SS07: PSYCHOACOUSTICS, SPEECH PERCEPTION AND AUDITORY SIGNAL PROCESSING
USE OF A LOUDNESS MODEL TO DERIVE A METHOD FOR FITTING HEARING AIDS WITH EXTENDED HIGH-FREQUENCY BANDWIDTH
Moore B
Department of Experimental Psychology, University of Cambridge, Downing Street, Cambridge, CB2 3EB, UK
A loudness model applicable to impaired hearing (Moore and Glasberg, 1997) was used previously to develop two methods for fitting multi-channel compression hearing aids, CAMEQ, and CAMREST. These two methods give recommended gains for frequencies up to 6000 Hz, which is close to the highest frequency at which most hearing aids provide useful gain. However, several manufacturers now market hearing aids that are claimed to provide useful gain at frequencies above 6000 Hz. To derive recommended gains at high frequencies, we measured the typical spectro-temporal characteristics of speech at high frequencies (Moore et al., 2008), and used a revised loudness model (Moore and Glasberg, 2004) to derive gains as a function of frequency and level that would: (1) lead to at least 50% of the dynamic range of speech being above absolute threshold for frequencies from 5000 to 10000 Hz, for speech with an overall level of 65 dB SPL; (2) avoid a specific loudness that was greater than normal at high frequencies; (3) lead to a similar overall loudness to normal. The modelling outcomes show that, for the great majority of hearing-impaired people, it is not practical to aim to restore the audibility of frequency components of speech above about 10000 Hz.
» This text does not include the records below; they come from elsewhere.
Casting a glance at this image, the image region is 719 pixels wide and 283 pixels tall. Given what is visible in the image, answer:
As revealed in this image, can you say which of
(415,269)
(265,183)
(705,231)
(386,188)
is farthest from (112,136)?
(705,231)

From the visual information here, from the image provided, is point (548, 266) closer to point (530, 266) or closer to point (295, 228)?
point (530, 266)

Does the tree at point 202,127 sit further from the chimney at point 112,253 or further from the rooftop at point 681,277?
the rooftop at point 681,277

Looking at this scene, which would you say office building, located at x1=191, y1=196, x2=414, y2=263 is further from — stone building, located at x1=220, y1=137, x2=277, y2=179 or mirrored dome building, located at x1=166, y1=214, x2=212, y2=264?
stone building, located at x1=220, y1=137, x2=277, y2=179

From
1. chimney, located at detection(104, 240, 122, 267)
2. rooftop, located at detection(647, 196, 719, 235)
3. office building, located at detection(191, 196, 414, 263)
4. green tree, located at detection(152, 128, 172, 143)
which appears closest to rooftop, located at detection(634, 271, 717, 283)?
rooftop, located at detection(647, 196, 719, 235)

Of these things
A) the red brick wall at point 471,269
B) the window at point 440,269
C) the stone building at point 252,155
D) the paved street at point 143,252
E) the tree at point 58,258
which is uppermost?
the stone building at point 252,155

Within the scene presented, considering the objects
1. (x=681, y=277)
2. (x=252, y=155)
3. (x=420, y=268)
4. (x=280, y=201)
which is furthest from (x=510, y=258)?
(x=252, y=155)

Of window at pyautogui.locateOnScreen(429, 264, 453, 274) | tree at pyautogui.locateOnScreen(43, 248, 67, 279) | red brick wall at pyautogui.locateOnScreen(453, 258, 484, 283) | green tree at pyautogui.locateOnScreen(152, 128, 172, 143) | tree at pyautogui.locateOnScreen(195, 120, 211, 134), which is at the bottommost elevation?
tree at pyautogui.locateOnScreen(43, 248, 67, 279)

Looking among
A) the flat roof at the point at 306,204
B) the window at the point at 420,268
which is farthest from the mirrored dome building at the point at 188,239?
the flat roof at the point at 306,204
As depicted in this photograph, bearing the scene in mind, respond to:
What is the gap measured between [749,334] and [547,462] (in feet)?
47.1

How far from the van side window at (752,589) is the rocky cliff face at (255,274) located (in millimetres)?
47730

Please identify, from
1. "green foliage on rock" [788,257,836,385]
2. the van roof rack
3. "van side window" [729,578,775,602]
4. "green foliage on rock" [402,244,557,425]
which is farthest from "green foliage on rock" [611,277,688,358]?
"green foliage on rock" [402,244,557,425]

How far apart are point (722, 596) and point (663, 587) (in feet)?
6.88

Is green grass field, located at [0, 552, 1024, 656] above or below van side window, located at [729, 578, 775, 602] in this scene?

Moore, B. C. J., Glasberg, B. R., 1997. A model of loudness perception applied to cochlear hearing loss. Auditory Neurosci. 3, 289-311.
Moore, B. C. J., Glasberg, B. R., 2004. A revised model of loudness perception applied to cochlear hearing loss. Hear. Res. 188, 70-88.
Moore, B. C. J., Stone, M. A., Füllgrabe, C., Glasberg, B. R., Puria, S., 2008. Spectro-temporal characteristics of speech at high frequencies, and the potential for restoration of audibility to people with mild-to-moderate hearing loss. Ear Hear. 29, 907-922.